"At last!" cried Lance Sleuthe, brilliant but currently unemployed private detective. "At last, a case!" He had been searching for the right briefcase for months now, and had at last tracked it down. Later, he relaxed in his parlor after returning home with his new purchase.
Suddenly, his bell was rung. Brrrring, brrrring, brrrring.
"Come in," called Sleuthe, expecting it was Mr. Barnes, the deaf telephone operator who lived in the upstairs rooms. To his surprise, the door opened. A tall, thinly veiled woman dressed in black entered the room. "Am I addressing Mr. Lance Sleuthe?" she queried in a soft, low voice. The detective put down his briefcase, picked up his pipe, lit it, and nodded slowly. His keen eyes and razor-sharp mind, as quick as ball bearings on ice, were constantly evaluating the most minute details before him.
The woman continued. "My name..."
"Your name," suavely interrupted Sleuthe, "is Priscilla Winston."
The woman gasped. "Why yes, but how did you..."
"Never mind that. You are Priscilla Winston, daughter of the late Duke Neville Winston. You are thirty-seven years of age. You have come, no doubt, concerning your parrot."
"Why, Mr. Sleuthe, that's absolutely remark..."
"You have never been married; you own, besides your parrot, two goldfish and a French poodle, you enjoy ginseng tea and your slip is showing."
The woman blushed as she bent down to attend to this last detail. Sleuthe blew a few smoke rings and mentally congratulated himself. 'Sleuthe, old boy,' he thought, 'you are truly a deductive genius.'
"Well, Mr. Sleuthe," announced Miss Winston after fixing her skirts, "I'm impressed that you remember our conversation of last week so well."
"Yes, yes, never mind all that," stated Sleuthe briskly. "Are there any further developments?"
"Indeed there are." Miss Winston seated herself, quite accidently doing so on Sleuthe's heroin needle.

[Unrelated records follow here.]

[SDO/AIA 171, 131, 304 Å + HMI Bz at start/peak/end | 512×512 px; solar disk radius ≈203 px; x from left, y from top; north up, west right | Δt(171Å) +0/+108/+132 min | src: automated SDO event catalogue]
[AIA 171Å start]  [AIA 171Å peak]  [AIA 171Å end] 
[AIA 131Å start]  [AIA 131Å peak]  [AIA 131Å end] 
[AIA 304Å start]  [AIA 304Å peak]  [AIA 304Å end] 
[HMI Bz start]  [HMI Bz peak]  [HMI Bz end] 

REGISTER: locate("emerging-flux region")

He was always leaving it lying around. 'That deaf fellow can't see it anyway,' he would reason to himself.
"My parrot, I'm afraid, has absconded with my funds again," began Miss Winston. Instantly, Sleuthe's mind was churning like a vat of butter. He analyzed the incident from every angle imaginable. 'Parrot,' he thought. 'Funds.'
"He's made off with over 600,000 pounds, all in hard cash." Sleuthe, considering his current financial status, toyed with the idea of a career change. 'Absconding funds is much more profitable than being an impoverished private detective,' he thought.

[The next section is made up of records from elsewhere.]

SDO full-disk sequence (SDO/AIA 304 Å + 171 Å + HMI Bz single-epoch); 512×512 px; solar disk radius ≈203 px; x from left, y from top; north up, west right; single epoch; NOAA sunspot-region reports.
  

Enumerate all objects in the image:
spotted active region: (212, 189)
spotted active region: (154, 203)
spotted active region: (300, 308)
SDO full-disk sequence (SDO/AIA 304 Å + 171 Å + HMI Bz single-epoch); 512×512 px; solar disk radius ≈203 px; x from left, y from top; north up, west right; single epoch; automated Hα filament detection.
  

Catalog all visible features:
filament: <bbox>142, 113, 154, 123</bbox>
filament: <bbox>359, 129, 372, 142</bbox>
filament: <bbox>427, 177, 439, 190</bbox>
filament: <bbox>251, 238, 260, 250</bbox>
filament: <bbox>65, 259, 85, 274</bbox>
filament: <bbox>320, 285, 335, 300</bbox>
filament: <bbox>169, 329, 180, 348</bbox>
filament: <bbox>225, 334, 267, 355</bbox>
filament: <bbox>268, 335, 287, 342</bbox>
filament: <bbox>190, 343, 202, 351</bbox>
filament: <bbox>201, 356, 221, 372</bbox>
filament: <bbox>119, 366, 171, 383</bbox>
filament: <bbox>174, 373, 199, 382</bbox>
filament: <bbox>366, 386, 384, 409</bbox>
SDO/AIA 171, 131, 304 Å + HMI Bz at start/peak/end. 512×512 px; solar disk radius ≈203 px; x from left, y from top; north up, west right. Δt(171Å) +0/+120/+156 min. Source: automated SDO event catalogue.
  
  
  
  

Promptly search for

"I don't know who to turn to this time," sobbed Miss Winston. "The police are no help. They've already told me that there's no mention of parrots anywhere in the criminal code and ...sniff... I'm at my wits' end."
"Very well," announced Sleuthe, "I will take the case." Picking up his briefcase, he dramatically flipped the metal catch. The case sprung open, revealing a somewhat worse-for-wear parrot. "Here is your parrot," said Sleuthe. "I picked him up this morning after anticipating your arrival here today. I regret to tell you, however, that the £600,000 has already been spent on gourmet bird food."
"No matter," said the woman as she stood up. She held the parrot in a throttling grip. "I can at least bring the miserable creature to justice. Now, as to your fee..."
"No fee," Sleuthe shot back. The woman raised an eyebrow. "The puzzling solution to the case is a reward in itself," he explained. The woman in black nodded, and a moment later was gone. Sleuthe, the world's greatest living detective, eased back in his chair and re-counted the large sum of money in his briefcase. 'Six hundred thousand pounds,' he thought, his mind whirling like so much confetti on a windy day. 'That should support my secret drug habit for...' Suddenly, his bell was rung.
"Come in," he called. He was satisfied to hear several seconds of silence, followed by a slow shuffle of footsteps up the outside stair . 'I knew it was that deaf fellow,' he thought, congratulating himself once again on yet another brilliant deduction. He settled back into his chair and closed the briefcase.